State v. Mertz

Decision Date08 December 1995
Docket NumberNo. 74027,74027
Citation907 P.2d 847,258 Kan. 745
PartiesSTATE of Kansas, Appellant, v. John D. MERTZ, Appellee.
CourtKansas Supreme Court

Syllabus by the Court

1. A trial court's decision that double jeopardy applies to uncontroverted facts is a determination of law. Thus, this court may exercise an unlimited, de novo standard of review.

2. The Fifth Amendment Double Jeopardy Clause of the United States Constitution states: "[N]or shall any person be subject for the same offence to be twice put in jeopardy of life or limb." The double jeopardy guaranty is enforceable against the states through the Fourteenth Amendment. The double jeopardy protection guaranteed in the Kansas Constitution Bill of Rights is equivalent to the protection guaranteed in the United States Constitution.

3. The Double Jeopardy Clause of the United States Constitution provides three different types of protection for a person charged with a crime. Double jeopardy protection shields an accused from: (1) a second prosecution for the same offense after acquittal, (2) a second prosecution for the same offense after conviction, and (3) multiple punishments for the same offense.

4. The determination of whether a given civil sanction constitutes punishment for double jeopardy purposes requires a particularized assessment of the penalty which the sanction may fairly be said to serve. A civil as well as a criminal sanction constitutes punishment when the sanction as applied in the individual case serves the goals of punishment.
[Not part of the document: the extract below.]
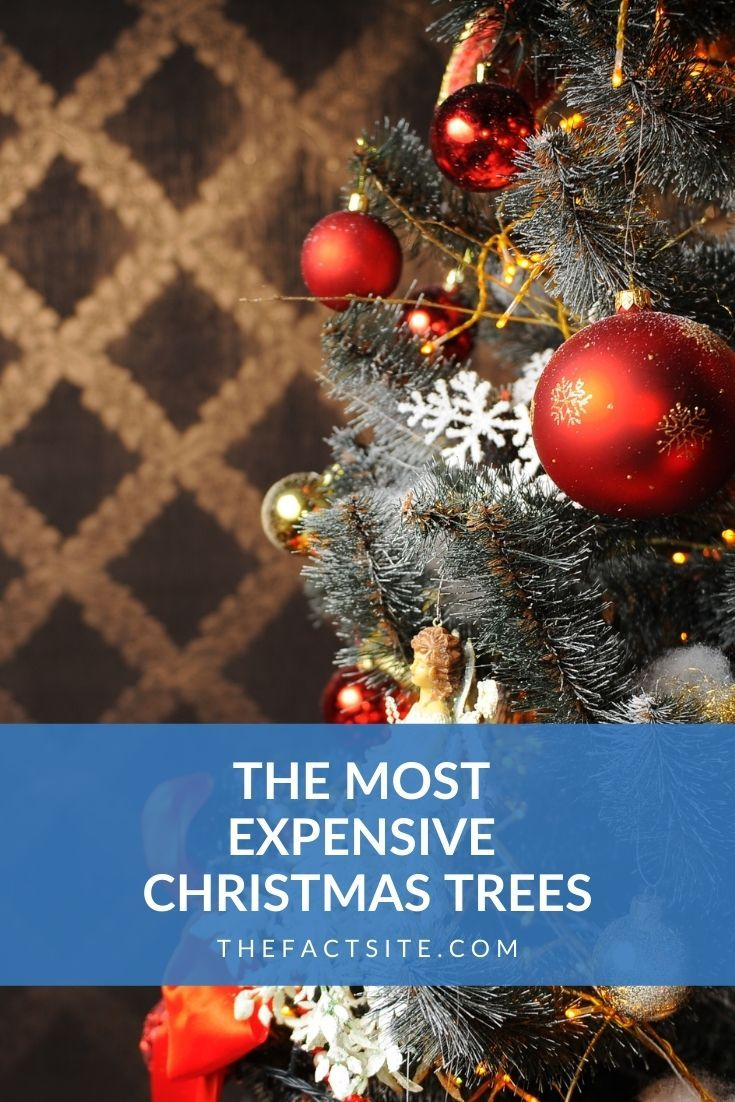 The Most Expensive Christmas Trees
5. A civil sanction that cannot fairly be said solely to serve a remedial purpose, but rather can only be explained as also serving either retributive or deterrent purposes, is punishment.

6. In determining if a civil proceeding has a retributive, deterrent, or remedial purpose, a court must use common sense. The court makes this determination from the objective viewpoint and not fromthe subjective viewpoint of the defendant.
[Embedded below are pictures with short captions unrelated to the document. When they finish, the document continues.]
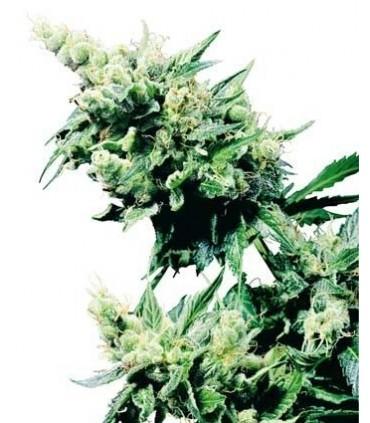 Hash Plant Regular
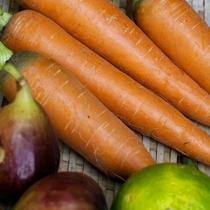 自家農園で大切に栽培した食材を使っています。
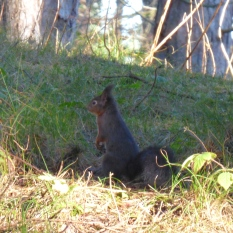 Red Squirrel at Formby Point in January.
7. The rules announced in United States v. Halper, 490 U.S. 435, 109 S.Ct. 1892, 104 L.Ed.2d 487 (1989), concerning the issue of whether a civil sanction constitutes punishment so as to prohibit a criminal prosecution for the same offense are rules for the rare case.
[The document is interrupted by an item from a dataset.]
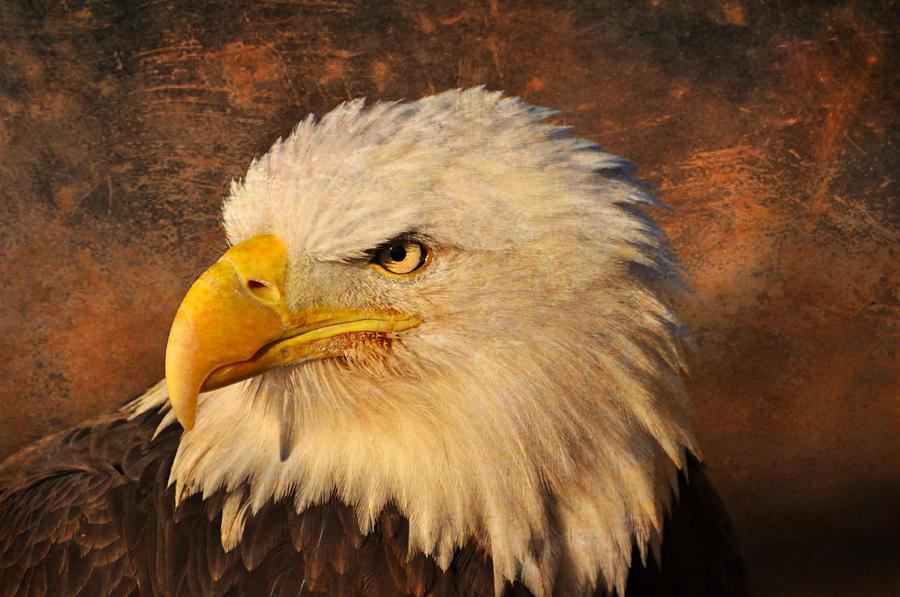 Eagle Photograph - Eagle 47 by Marty Koch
8. A sanction which protects the public from harm or a sanction which revokes a privilege that is being abused carries a remedial purpose.

9. Legislation which is regarded as remedial in its nature includes statutes having for their purpose the promotion of justice and the advancement of public welfare and beneficial public objects, such as the protection of health, morals, and safety of society, or of the public generally.

10. The driver's license suspension sanction in this case serves a purpose which is solely remedial in that the sanction's purpose is to protect the public. The suspension sanction quickly removes dangerous drivers from the street to prevent them from injuring anyone. Any harmful effect which the sanction may have on the driver indicates that the sanction may appear to be punitive from the driver's perspective. Such harmful effects do not necessarily indicate that the sanction carries purposes of punishment such as deterrence and retribution. While certainly the sanction may be interpreted as having punitive effects, this does not mean the sanction must be interpreted as having punitive effects. Thus, the sanction does not serve the purpose of punishment. Rather, it protects the public safety as a solely remedial sanction.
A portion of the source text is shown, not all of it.